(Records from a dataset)

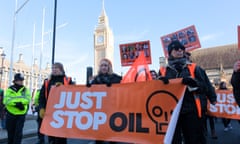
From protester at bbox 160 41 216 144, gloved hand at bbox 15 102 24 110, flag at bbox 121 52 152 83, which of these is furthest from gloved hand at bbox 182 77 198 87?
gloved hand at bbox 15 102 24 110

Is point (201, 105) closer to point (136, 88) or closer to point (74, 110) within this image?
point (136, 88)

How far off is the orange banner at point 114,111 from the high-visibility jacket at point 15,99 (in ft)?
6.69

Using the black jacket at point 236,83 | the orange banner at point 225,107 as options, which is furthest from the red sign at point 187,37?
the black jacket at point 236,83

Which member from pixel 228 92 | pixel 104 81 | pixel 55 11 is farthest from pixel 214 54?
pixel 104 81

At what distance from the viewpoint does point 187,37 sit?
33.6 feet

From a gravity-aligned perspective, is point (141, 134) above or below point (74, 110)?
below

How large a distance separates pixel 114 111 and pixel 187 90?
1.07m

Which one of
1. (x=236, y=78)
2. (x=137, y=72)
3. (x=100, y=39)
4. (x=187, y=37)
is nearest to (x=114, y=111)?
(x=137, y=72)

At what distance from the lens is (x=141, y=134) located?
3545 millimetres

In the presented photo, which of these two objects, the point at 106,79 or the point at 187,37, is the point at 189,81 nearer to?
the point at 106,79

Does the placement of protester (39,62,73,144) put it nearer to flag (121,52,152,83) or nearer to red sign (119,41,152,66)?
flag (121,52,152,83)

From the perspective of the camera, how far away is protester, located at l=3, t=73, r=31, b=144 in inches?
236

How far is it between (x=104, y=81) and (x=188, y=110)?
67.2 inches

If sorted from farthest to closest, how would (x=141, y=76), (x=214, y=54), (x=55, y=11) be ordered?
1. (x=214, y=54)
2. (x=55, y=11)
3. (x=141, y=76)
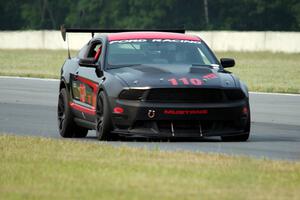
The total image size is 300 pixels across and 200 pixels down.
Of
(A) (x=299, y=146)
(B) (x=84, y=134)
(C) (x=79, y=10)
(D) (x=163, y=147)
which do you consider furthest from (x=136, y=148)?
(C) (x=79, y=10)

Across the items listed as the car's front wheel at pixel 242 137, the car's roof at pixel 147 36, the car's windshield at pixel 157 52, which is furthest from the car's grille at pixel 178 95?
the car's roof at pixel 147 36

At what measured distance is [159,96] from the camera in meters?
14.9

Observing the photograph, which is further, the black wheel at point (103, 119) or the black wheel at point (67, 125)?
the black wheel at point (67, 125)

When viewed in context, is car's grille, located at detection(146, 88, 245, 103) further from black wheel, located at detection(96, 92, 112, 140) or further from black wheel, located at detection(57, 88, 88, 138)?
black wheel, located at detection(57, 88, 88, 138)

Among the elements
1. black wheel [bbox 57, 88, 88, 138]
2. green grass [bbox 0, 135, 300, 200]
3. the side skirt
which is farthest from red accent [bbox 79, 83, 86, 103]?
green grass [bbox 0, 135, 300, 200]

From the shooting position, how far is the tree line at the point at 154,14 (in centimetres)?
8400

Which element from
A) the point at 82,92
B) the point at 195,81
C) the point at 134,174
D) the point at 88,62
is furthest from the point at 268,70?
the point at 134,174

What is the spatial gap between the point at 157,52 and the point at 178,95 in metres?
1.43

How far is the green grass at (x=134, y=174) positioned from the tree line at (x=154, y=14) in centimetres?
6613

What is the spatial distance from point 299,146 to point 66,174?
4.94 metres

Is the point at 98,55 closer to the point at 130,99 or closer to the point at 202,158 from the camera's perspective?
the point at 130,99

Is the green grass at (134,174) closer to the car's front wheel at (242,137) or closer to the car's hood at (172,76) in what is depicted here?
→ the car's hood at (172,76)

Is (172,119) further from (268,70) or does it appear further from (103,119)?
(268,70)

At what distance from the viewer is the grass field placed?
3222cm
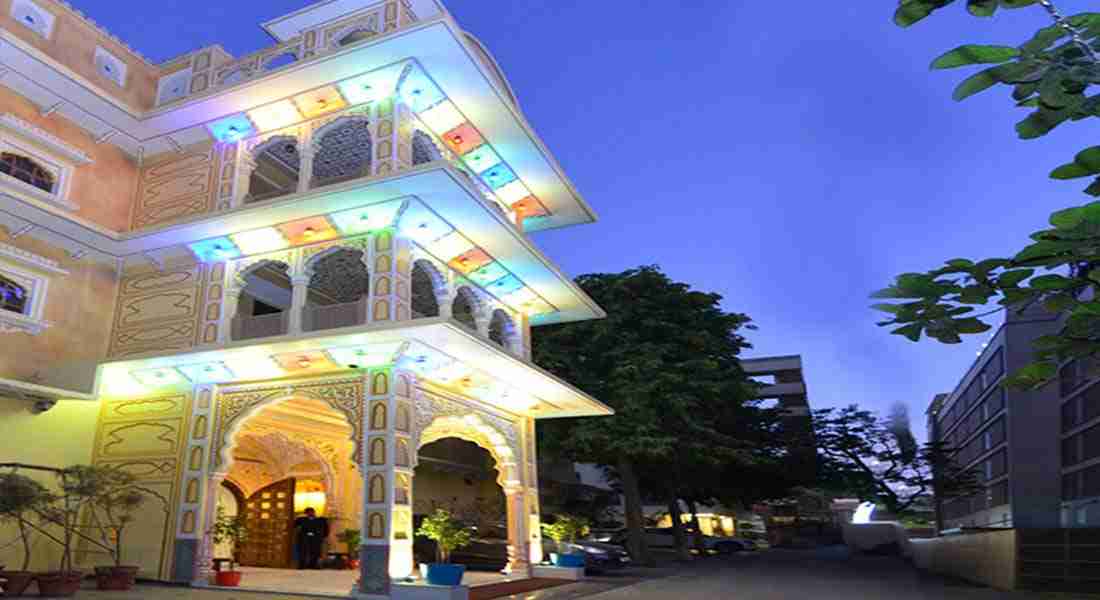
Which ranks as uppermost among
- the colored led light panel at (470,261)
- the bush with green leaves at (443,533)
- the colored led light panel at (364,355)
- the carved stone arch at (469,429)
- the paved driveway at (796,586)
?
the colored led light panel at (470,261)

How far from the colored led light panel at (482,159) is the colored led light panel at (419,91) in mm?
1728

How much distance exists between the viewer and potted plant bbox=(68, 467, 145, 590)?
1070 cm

→ **YOUR TASK**
Repeat all of the entries above verbatim, but leave out the pictures.

→ **RESPONSE TO THE TASK**
From protester at bbox 160 41 216 144, gloved hand at bbox 15 102 24 110, flag at bbox 121 52 152 83, which of these is furthest from gloved hand at bbox 182 77 198 87?
gloved hand at bbox 15 102 24 110

Is point (201, 105) closer to point (136, 88) or closer to point (74, 110) within this image?
point (136, 88)

How far off is the orange banner at point 114,111 from the high-visibility jacket at point 15,99 (in ft)?
6.69

Using the black jacket at point 236,83 | the orange banner at point 225,107 as options, which is furthest from the red sign at point 187,37?
the black jacket at point 236,83

Which member from pixel 228 92 | pixel 104 81 | pixel 55 11 is farthest from pixel 214 54?
pixel 104 81

At what distance from the viewpoint does point 187,37 sit?
33.6 feet

From a gravity-aligned perspective, is point (141, 134) above or below point (74, 110)?
below

How large a distance separates pixel 114 111 and pixel 187 90?
1.07m

Which one of
1. (x=236, y=78)
2. (x=137, y=72)
3. (x=100, y=39)
4. (x=187, y=37)
is nearest to (x=114, y=111)?
(x=137, y=72)

At what distance from the lens is (x=141, y=134) located?
3545 millimetres

In the presented photo, which of these two objects, the point at 106,79 or the point at 187,37, is the point at 189,81 nearer to?
the point at 106,79

Does the placement of protester (39,62,73,144) put it nearer to flag (121,52,152,83) or nearer to red sign (119,41,152,66)?
flag (121,52,152,83)

From the perspective of the camera, how far away is protester, located at l=3, t=73, r=31, b=144 in inches?
236

How far is it between (x=104, y=81) and (x=188, y=110)?
67.2 inches

If sorted from farthest to closest, how would (x=141, y=76), (x=214, y=54), (x=55, y=11) be ordered?
1. (x=214, y=54)
2. (x=55, y=11)
3. (x=141, y=76)
The total image size is 300 pixels across and 200 pixels down.
Of
(A) (x=299, y=146)
(B) (x=84, y=134)
(C) (x=79, y=10)
(D) (x=163, y=147)
which do you consider furthest from (x=136, y=148)?
(C) (x=79, y=10)

Across the items listed as the car's front wheel at pixel 242 137, the car's roof at pixel 147 36, the car's windshield at pixel 157 52, which is furthest from the car's grille at pixel 178 95?
the car's roof at pixel 147 36

At what measured distance is [159,96] from the camera in meters?
14.9

Observing the photograph, which is further, the black wheel at point (103, 119) or the black wheel at point (67, 125)?
the black wheel at point (67, 125)

When viewed in context, is car's grille, located at detection(146, 88, 245, 103) further from black wheel, located at detection(96, 92, 112, 140) or further from black wheel, located at detection(57, 88, 88, 138)?
black wheel, located at detection(57, 88, 88, 138)

Among the elements
1. black wheel [bbox 57, 88, 88, 138]
2. green grass [bbox 0, 135, 300, 200]
3. the side skirt
which is farthest from red accent [bbox 79, 83, 86, 103]?
green grass [bbox 0, 135, 300, 200]

From the shooting position, how far is the tree line at the point at 154,14 (in centimetres)?
8400

Which element from
A) the point at 82,92
B) the point at 195,81
C) the point at 134,174
D) the point at 88,62
is furthest from the point at 268,70?
the point at 134,174

What is the spatial gap between the point at 157,52 and the point at 178,95 in metres?
1.43

How far is the green grass at (x=134, y=174) positioned from the tree line at (x=154, y=14) in centimetres?
6613

What is the spatial distance from point 299,146 to point 66,174?
4.94 metres

Is the point at 98,55 closer to the point at 130,99 or closer to the point at 202,158 from the camera's perspective?
the point at 130,99

Is the green grass at (134,174) closer to the car's front wheel at (242,137) or closer to the car's hood at (172,76) in what is depicted here?
→ the car's hood at (172,76)

Is (172,119) further from (268,70) or does it appear further from (103,119)?
(268,70)

At what distance from the viewer is the grass field placed?
3222cm
Which ranks as uppermost among
- the colored led light panel at (470,261)
- the bush with green leaves at (443,533)
- the colored led light panel at (364,355)
- the carved stone arch at (469,429)
- the paved driveway at (796,586)
?
the colored led light panel at (470,261)

How far from the colored led light panel at (482,159) is the colored led light panel at (419,91) in mm?
1728

How much distance exists between the viewer and potted plant bbox=(68, 467, 145, 590)?
1070 cm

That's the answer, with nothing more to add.